TOMATO AND MOZZARELLA SALAD WITH PESTO STRAWS

Delight your guests with the fresh flavour of these easy dishes

INGREDIENTS

  • 500g assorted cherry tomatoes, sliced
  • 250g buffalo mozzarella balls, sliced
  • ½ red and yellow pepper, deseeded and finely diced
  • 2ml pink peppercorns, crushed
  • 45ml extra virgin olive oil
  • 15ml red wine vinegar
  • 5ml caster sugar
  • salt and ground black pepper

FOR THE PESTO STRAWS:

  • 4 sheets phyllo pastry
  • 30ml olive oil
  • 125g smooth cream cheese
  • 60g basil pesto, drained of excess oil
  • 50g pine nuts, toasted and chopped
  • 40g Parmesan cheese, finely grated
  • salt and ground black pepper

TO SERVE:

  • fresh basil leaves, torn

METHOD

  1. To make the pesto straws: preheat the oven to 180°C.
  2. Cut each phyllo sheet down the middle to form 2 rectangles.
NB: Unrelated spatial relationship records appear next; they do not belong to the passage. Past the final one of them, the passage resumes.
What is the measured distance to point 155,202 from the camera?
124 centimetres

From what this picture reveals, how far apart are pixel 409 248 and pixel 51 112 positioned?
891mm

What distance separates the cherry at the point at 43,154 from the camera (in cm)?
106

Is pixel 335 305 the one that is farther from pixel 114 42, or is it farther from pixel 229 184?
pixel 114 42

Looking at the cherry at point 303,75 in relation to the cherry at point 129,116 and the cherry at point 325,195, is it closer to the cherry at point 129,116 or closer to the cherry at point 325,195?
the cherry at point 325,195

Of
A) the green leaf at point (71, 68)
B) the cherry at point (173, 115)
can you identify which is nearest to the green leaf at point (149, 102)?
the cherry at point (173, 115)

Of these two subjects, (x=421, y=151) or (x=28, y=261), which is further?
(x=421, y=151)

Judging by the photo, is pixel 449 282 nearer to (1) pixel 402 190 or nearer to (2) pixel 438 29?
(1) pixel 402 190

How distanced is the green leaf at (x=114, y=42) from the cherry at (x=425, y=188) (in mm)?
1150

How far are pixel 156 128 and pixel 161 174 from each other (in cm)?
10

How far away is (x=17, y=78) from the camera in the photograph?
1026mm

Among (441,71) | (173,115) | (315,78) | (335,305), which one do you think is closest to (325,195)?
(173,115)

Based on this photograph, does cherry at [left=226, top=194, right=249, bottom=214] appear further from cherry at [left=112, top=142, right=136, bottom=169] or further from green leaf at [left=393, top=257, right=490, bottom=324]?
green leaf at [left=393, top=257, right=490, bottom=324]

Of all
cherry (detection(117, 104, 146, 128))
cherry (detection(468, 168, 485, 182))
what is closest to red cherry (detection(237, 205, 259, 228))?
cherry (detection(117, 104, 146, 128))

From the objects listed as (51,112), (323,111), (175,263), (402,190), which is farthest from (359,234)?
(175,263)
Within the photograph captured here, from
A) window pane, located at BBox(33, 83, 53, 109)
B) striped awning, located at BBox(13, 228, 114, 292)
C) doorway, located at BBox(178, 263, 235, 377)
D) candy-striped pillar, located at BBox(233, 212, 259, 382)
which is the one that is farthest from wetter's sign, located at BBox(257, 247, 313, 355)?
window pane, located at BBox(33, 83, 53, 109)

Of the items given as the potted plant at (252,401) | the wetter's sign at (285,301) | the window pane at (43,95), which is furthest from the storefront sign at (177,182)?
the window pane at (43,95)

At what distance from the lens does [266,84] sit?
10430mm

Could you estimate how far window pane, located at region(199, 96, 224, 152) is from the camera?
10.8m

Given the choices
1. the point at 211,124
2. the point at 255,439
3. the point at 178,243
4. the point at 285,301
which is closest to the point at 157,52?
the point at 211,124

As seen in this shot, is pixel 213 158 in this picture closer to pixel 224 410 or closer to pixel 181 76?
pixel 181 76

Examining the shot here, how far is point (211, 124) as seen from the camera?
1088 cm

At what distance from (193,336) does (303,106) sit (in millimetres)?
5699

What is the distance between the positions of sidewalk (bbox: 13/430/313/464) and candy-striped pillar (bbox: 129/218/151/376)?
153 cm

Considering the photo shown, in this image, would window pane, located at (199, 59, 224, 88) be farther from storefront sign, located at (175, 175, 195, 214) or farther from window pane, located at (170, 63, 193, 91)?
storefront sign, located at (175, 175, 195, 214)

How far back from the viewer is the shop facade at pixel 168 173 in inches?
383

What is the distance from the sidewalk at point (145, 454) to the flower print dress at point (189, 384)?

Keep covered with a damp tea towel to prevent drying out. Lightly brush each piece of phyllo pastry with olive oil.
  3. Combine the cream cheese, drained pesto, pine nuts and Parmesan cheese in a small bowl. Season with salt and pepper.
  4. Spread some of the mixture at the bottom of each pastry rectangle and fold the bottom and sides up to enclose the filling. Roll up into spring roll shapes.
  5. Place on a baking sheet and lightly brush the top of the pesto straws with a little more olive oil.
  6. Bake for 12–15 minutes or until golden and crispy.
  7. To make the salad: overlap and arrange the tomatoes and mozzarella on a serving plate. Top with the diced peppers and crushed pink peppercorns.
  8. Whisk the remaining ingredients together and drizzle over the salad.
  9. Garnish the salad with the fresh basil and serve with the warm pesto straws.